The presence of adiponectin in breast milk may be involved in the programming of energy balance in the early, critical period of infant growth and metabolic homeostasis development [72]. As a signaling molecule that regulates energy intake and expenditure, adiponectin is suggested to play a significant role in the regulation of appetite control in breastfed infants [73]. Short-term appetite control through breastfeeding on demand may influence infant metabolic programming, wherein it would enhance the infant’s ability to self-regulate nutrient intake [74,75]. Additionally, breastfed infants were shown to have greater satiety responsiveness compared to formula-fed infants [76], which subsequently may prevent excessive energy intake and lead to positive future weight trajectory [77].
Therefore, it is suggested that plausible underlying mechanisms for the protective effect of breastfeeding against adiposity may relate to the sufficient nutrients in breast milk and the presence of hormones and growth factors not found in infant formula [74]. Breastfed infants may absorb the right amount of nutrients according to the body’s needs, while unique bioactive compounds in breast milk may be involved in the inhibition of adipocyte differentiation [78]. Consequently, the optimal regulation or dysregulation of metabolic programming in early infancy may have an impact on the development of adiposity in later life.

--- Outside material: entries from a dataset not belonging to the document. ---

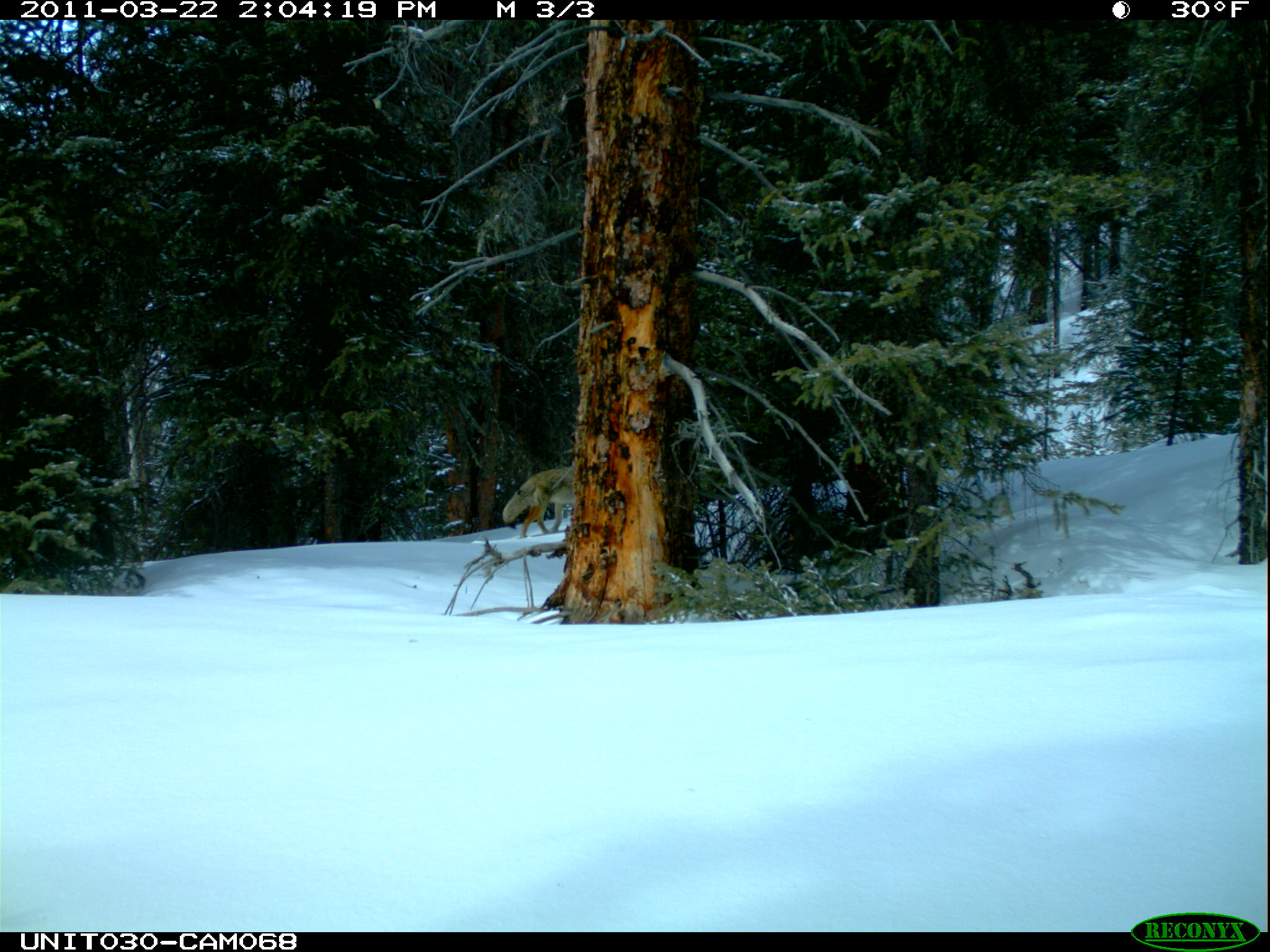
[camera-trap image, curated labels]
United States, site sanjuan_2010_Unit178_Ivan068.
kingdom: Animalia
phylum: Chordata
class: Mammalia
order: Carnivora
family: Canidae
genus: Canis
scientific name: Canis latrans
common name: coyote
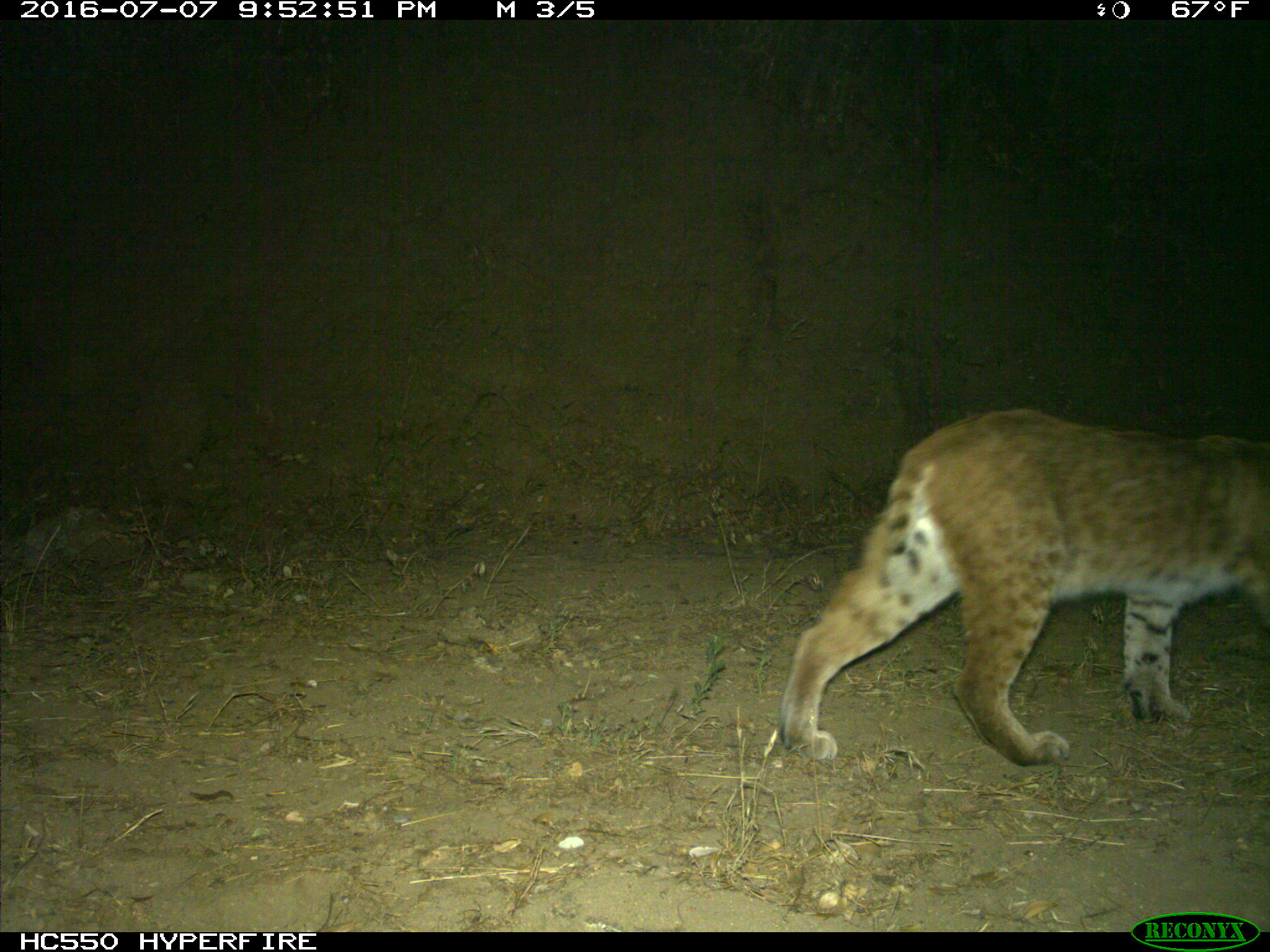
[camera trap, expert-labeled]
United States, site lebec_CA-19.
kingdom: Animalia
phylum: Chordata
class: Mammalia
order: Carnivora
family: Felidae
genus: Lynx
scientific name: Lynx rufus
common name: bobcat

4.3. Limitations and Strengths

This study did not measure maternal factors before conception. The findings are not comprehensive enough to provide data on mothers’ health before pregnancy, thus we are unable to explain the relationship between maternal pre-pregnancy health/nutritional status and infant adiposity, nor can we give insight into the intergenerational cycles of obesity.
Participant recruitment was conducted in a Southeast Asian setting with a Malaysian mother–offspring cohort comprised of the Malay population in a specific region. Therefore, generalizing the current findings to the national population should be done with caution.
The use of BAZ and abdominal circumference as surrogates for adiposity and adiposity changes during the first year of life were further limitations of this study. However, given that body weight and BMI are unable to differentiate between the depositions of fat mass and lean mass [79], the use of circumferential measure as an additional indicator may help provide a comprehensive assessment of adiposity [80].
A review reported that most studies suggested a 60% increased risk of obesity if rapid infant weight gain is observed before two years of age [81]. Since the duration of the study was only until the age of one year, data on infant weight change beyond that age could not be recorded. Hence, the findings from this study may only represent the tip of the iceberg of childhood obesity, which warrants further investigation. Nevertheless, the data are useful for giving an insight into the role of adipokines in the development of adiposity during the first year of age, since this is among the most critical periods in a human life.
The major strength of the present study is the application of a prospective cohort design that could be beneficial as baseline data for future pregnancy or birth cohort studies on infant adiposity, particularly in Malaysia. The measurements of maternal serum adiponectin and leptin levels throughout pregnancy, as well as the breast milk adiponectin level within two months postpartum, contribute to existing knowledge on adipokines. The data from this study demonstrated the effects of the studied adipokines on infant adiposity development. A better understanding of the relationship between these adipokines in mothers with infant adiposity development in the first year of life can be a significant finding to further research on the mechanism of infant adiposity through intrauterine programming.

5. Conclusions

In conclusion, maternal serum adiponectin during pregnancy and breast milk adiponectin were negatively associated with infant adiposity development in the first year of life. The positive findings regarding breast milk highlighted the beneficial nature of breastfeeding, which should be promoted to mothers of all races. In a clinical setting, the findings also underlined adiponectin as a potential biomarker and pharmacological treatment approach for obesity and its related diseases in the future. Keeping in mind that adiponectin is not routinely measured, future studies are warranted to verify which indicator—whether pre-pregnancy, early, mid- or late pregnancy weight status, or body fat—can be considered the best surrogate for adiponectin. Additionally, further human trials are needed in order to translate the observational research on the use of adiponectin as a clinical biomarker into therapeutic strategies in the future.

Author Contributions

M.M. participated in the data collection and laboratory analysis of the serum samples, carried out the statistical analysis and interpretation and prepared the manuscript. S.L.L. participated in the data collection. H.J.J.M. conceived the idea of the study, supervised the study and contributed to the design of the study and the discussion of the results. Y.W. contributed to the laboratory analysis of the serum and breast milk samples. K.L.S. supervised the study and contributed to the discussion of the results. P.Y.L. contributed to the statistical analysis. All authors read and approved the final draft.

Acknowledgments

Funding for this study was provided by Universiti Sains Malaysia under Research University Grant (1001/PPSK/811087). Marhazlina Mohamad was funded by the Ministry of Higher Education Malaysia and Universiti Sultan Zainal Abidin, and See Ling Loy was supported by Universiti Sains Malaysia under the fellowship program. The authors gratefully acknowledge all the participants who made this study possible, for their time and kind contribution.

Conflicts of Interest

The authors declare no conflict of interest.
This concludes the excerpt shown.